I worked 2 remote jobs during the pandemic, and it helped me break into my dream industry. But I wouldn't do it again.
- Norma M. worked two remote jobs during the pandemic.
- The experience helped her get a foot into the publishing industry, but she wouldn't try it again.
I studied creative writing in college with a dream of one day working at a major publishing house like Macmillan or HarperCollins.
But it was hard to land a role in the industry without moving to New York. I grew up in the Midwest, and my parents, siblings, and childhood friends all lived within a short drive from me. I prioritized spending time with them over chasing a dream a thousand miles away.
Eight months into the pandemic, in October 2021, I was laid off from my job at a data company. I had felt the layoffs looming for weeks, so I was already interviewing for other jobs.
I started a new job working remotely at an educational company — it wasn't a field I was deeply passionate about, but it felt like a place where I could use my skills in marketing, social media, and communication.
Just two weeks later, a recruiter reached out on LinkedIn asking whether I was interested in a contract role at a major publishing house in New York. The job was normally reserved for someone based there, but because of the pandemic, the company was open to remote candidates.
I was thrilled.
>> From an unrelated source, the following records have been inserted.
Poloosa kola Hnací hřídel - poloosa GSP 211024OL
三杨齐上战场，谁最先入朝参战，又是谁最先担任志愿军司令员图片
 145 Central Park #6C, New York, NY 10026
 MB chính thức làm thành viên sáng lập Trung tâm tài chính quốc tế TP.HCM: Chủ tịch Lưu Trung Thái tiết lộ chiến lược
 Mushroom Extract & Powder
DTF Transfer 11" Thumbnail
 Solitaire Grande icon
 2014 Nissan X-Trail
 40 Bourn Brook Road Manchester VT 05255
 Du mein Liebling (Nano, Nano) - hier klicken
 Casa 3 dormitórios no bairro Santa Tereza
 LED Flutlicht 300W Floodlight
It was an exciting opportunity that would have never been possible before COVID-19 unchained us all from our office desks.
So, I mulled it over for a weekend, weighing the pros and cons of shuffling between two full-time jobs. I was nervous about whether I could fulfill my commitments to both, like how meeting schedules might clash with one another. I worried about struggling at one job because I was prioritizing the other.
Ultimately, I decided to move ahead with interviews for the publishing role. It was just too good of an opportunity, plus the contract was only three months to start.
My schedules for both jobs hardly overlapped. I was relieved to see that I only had one standing meeting for the publishing job. None of my meetings — for either role — ever exceeded 30 minutes. So, I never fretted about the first company discovering I had a second full-time job.
I was on track to make over $100,000 for the year. The money allowed me to take an extra vacation. Christmas was much nicer than usual.
By January, my contract was extended for another three months. At this point though, the workload of both jobs was beginning to take its toll. I was tied to my couch working more than 10 hours a day.
When April came around, I knew I couldn't keep juggling the demands of both jobs. So, I quit my role at the educational company, and continued on with the publishing job. It was still a contract role, but we had reached an agreement that they would continue renewing it for the foreseeable future.
Looking back, I'd say the money was the biggest perk of the experience. The negative was that I quickly realized I had more interest in one job over the other.
As the months passed on, I started losing steam in the first job. I could tell I wasn't putting forth my best work. At the same time, I was immersing myself in the second.
My advice: working two jobs at once is probably best for remote workers with a good amount of flexibility during the work day and a desire just to make more money.